Total protein levels from ascitic fluid are useful in several circumstances. In patients with ascites of unclear etiology, and an elevated SAAG ≥1.1 g/dL, a low total protein level is mores suggestive of underlying cirrhosis whereas an elevated total protein level >2.5 g/dL is more suggestive of ascites from underlying heart failure [8]. This cutoff is less absolute and there are a significant number of patients with ascites due to cirrhosis who also have an ascitic fluid total protein of >2.5 g/dL. SAAG values tend to narrow with diuresis in patients with ascites from right-sided heart failure, whereas SAAG is generally unaffected by diuresis in cirrhotic patients. In patients with ascites and a SAAG value <1.1 g/dL, a low total protein level <2.5 g/dL is most consistent with nephrotic syndrome. Total protein levels are also inversely related to risk of development of SBP, through deficiency in opsonins, among other factors. Conversely, infections resulting from secondary bacterial peritonitis, which are often polymicrobial, tend to correlate with higher levels of ascitic fluid total protein. Highly sensitive diagnostic criteria exist to aid in identification of patients with intra-abdominal infection resulting from secondary bacterial peritonitis from perforated viscous [9]. The criteria include total protein >1 g/dL, glucose <50 mg/dL, and LDH > upper limit of normal for serum, and are associated with sensitivity of nearly 100 % and specificity of 45 % in identifying secondary bacterial peritonitis.

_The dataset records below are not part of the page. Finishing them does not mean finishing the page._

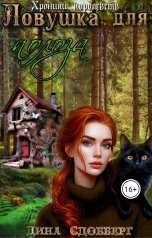 обложка книги Дина Сдобберг "Ловушка для полоза"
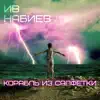 Iv Nabiyev - Корабль из салфетки - Single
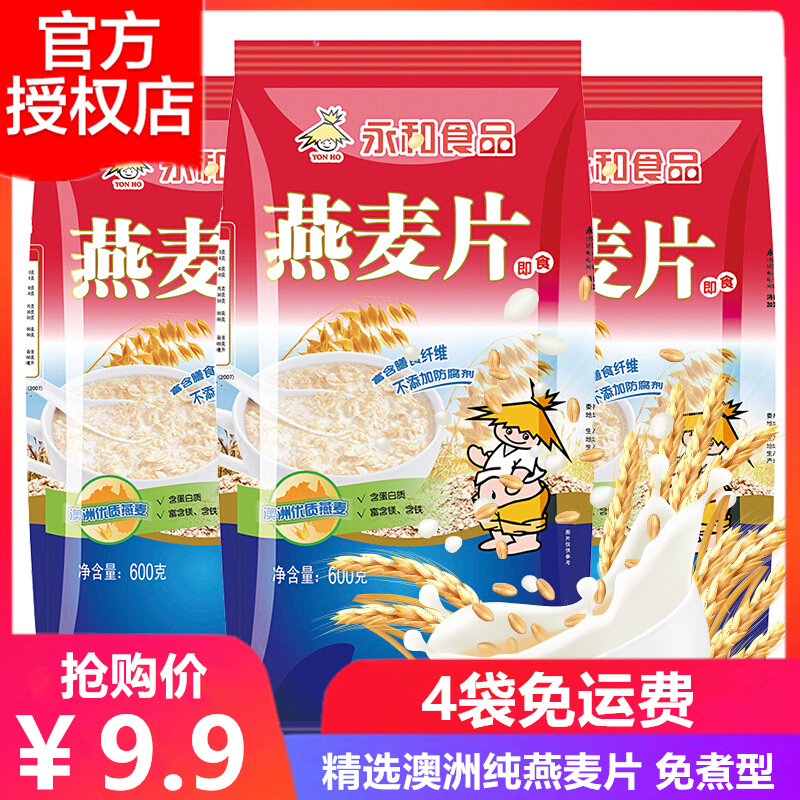 永和豆漿即食澳洲純燕麥片免煮型賓館商用代餐沖飲早餐 600g/袋在類目 咖啡/麥片/衝飲, 藕粉/麥片/衝飲品, 衝飲麥片中 - 來自Buy2taobao.com提供專業的淘寶代購服務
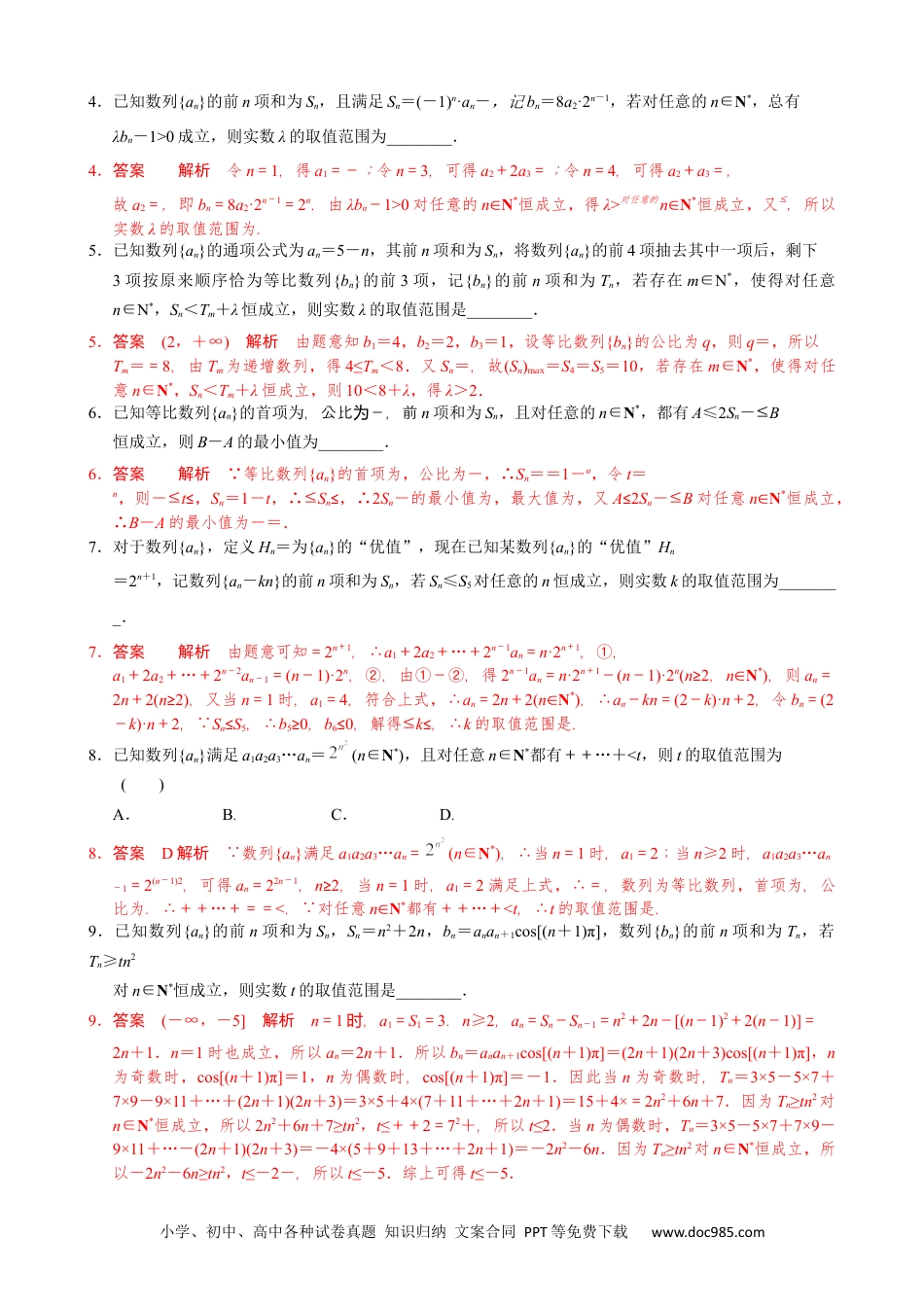高中数学高考数学10大专题技巧--专题19 数列不等式恒成立与存在性问题小题(教师版).docx
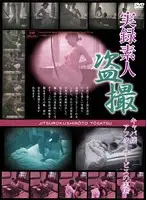 DVR-035 JAV Movie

Glucose levels from ascitic fluid can be helpful for confirming a suspected diagnosis of SBP. Generally sterile ascitic fluid should have similar concentrations of glucose to serum; however, in the case of bacterial infection, levels of glucose typically fall to very low or undetectable levels. This can happen with either SBP or with secondary bacterial peritonitis from intestinal perforation, and is not generally helpful at distinguishing the two. LDH levels are typically reduced in sterile ascites, as the molecule is not easily released from the bloodstream. Levels of LDH in SBP are generally increased due to release of LDH from neutrophils. These levels are even more significantly elevated in cases of secondary bacterial peritonitis.

In cases where pancreatic ascites is suspected, amylase levels are generally found to be significantly elevated above serum levels as compared to uncomplicated ascites, where amylase values are generally around half of serum values.